Using strings and byte-like objects compatibly in code to run in both Python 2 & 3

Question

I'm trying to modify the code shown far below, which works in Python 2.7.x, so it will also work unchanged in Python 3.x. However I'm encountering the following problem I can't solve in the first function, bin_to_float() as shown by the output below:

float_to_bin(0.000000): '0'
Traceback (most recent call last):
  File "binary-to-a-float-number.py", line 36, in <module>
    float = bin_to_float(binary)
  File "binary-to-a-float-number.py", line 9, in bin_to_float
    return struct.unpack('>d', bf)[0]
TypeError: a bytes-like object is required, not 'str'

I tried to fix that by adding a bf = bytes(bf) right before the call to struct.unpack(), but doing so produced its own TypeError:

TypeError: string argument without an encoding

So my questions are is it possible to fix this issue and achieve my goal? And if so, how? Preferably in a way that would work in both versions of Python.

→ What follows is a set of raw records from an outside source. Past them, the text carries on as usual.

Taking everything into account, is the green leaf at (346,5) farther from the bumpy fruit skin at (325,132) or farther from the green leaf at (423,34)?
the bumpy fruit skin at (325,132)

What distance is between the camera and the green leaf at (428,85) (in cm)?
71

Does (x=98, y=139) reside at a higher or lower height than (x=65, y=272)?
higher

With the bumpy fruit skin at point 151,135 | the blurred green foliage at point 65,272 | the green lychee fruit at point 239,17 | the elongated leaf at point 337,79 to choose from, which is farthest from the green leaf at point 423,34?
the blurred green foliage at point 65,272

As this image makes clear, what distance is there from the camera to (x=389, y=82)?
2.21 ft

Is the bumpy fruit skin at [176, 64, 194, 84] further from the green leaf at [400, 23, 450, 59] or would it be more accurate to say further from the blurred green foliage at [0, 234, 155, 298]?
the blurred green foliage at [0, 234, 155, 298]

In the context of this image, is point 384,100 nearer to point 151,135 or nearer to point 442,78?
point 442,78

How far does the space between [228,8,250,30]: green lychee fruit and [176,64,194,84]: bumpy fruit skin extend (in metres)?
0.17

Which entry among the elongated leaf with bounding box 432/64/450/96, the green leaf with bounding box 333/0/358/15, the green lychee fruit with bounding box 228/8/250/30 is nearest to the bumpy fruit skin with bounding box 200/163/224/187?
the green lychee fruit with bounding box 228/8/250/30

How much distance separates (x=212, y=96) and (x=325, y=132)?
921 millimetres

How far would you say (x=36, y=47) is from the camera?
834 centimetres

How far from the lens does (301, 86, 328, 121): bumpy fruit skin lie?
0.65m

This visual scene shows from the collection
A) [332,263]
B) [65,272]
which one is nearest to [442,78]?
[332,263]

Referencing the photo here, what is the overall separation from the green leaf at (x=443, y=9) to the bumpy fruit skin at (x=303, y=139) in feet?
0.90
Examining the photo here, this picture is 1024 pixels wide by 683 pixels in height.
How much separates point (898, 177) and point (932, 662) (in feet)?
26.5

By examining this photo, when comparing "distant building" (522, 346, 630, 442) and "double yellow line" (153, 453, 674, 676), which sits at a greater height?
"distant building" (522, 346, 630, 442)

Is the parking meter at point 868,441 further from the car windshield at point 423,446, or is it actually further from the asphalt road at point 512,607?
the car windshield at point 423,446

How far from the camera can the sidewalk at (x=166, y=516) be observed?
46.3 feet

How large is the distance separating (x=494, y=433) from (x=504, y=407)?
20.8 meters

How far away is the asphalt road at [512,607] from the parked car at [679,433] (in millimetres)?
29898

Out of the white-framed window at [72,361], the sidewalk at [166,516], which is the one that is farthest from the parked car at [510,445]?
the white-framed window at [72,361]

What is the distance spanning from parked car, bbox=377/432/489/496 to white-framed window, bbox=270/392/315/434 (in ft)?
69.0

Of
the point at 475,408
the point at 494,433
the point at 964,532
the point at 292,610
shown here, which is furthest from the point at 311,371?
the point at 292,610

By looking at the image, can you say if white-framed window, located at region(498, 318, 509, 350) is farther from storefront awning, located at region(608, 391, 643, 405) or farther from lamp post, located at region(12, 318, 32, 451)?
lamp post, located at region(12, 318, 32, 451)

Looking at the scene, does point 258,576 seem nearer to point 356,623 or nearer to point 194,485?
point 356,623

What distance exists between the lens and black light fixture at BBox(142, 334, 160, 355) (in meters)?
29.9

Here's the code that works in Python 2:

import struct

def bin_to_float(b):
    """ Convert binary string to a float. """
    bf = int_to_bytes(int(b, 2), 8)  # 8 bytes needed for IEEE 754 binary64
    return struct.unpack('>d', bf)[0]

def int_to_bytes(n, minlen=0):  # helper function
    """ Int/long to byte string. """
    nbits = n.bit_length() + (1 if n < 0 else 0)  # plus one for any sign bit
    nbytes = (nbits+7) // 8  # number of whole bytes
    bytes = []
    for _ in range(nbytes):
        bytes.append(chr(n & 0xff))
        n >>= 8
    if minlen > 0 and len(bytes) < minlen:  # zero pad?
        bytes.extend((minlen-len(bytes)) * '0')
    return ''.join(reversed(bytes))  # high bytes at beginning

# tests

def float_to_bin(f):
    """ Convert a float into a binary string. """
    ba = struct.pack('>d', f)
    ba = bytearray(ba)
    s = ''.join('{:08b}'.format(b) for b in ba)
    s = s.lstrip('0')  # strip leading zeros
    return s if s else '0'  # but leave at least one

for f in 0.0, 1.0, -14.0, 12.546, 3.141593:
    binary = float_to_bin(f)
    print('float_to_bin(%f): %r' % (f, binary))
    float = bin_to_float(binary)
    print('bin_to_float(%r): %f' % (binary, float))
    print('')

metatoaster · Accepted Answer · 2016-08-31 15:03:45Z

To make portable code that works with bytes in both Python 2 and 3 using libraries that literally use the different data types between the two, you need to explicitly declare them using the appropriate literal mark for every string (or add from __future__ import unicode_literals to top of every module doing this). This step is to ensure your data types are correct internally in your code.

Secondly, make the decision to support Python 3 going forward, with fallbacks specific for Python 2. This means overriding str with unicode, and figure out methods/functions that do not return the same types in both Python versions should be modified and replaced to return the correct type (being the Python 3 version). Do note that bytes is a reserved word, too, so don't use that.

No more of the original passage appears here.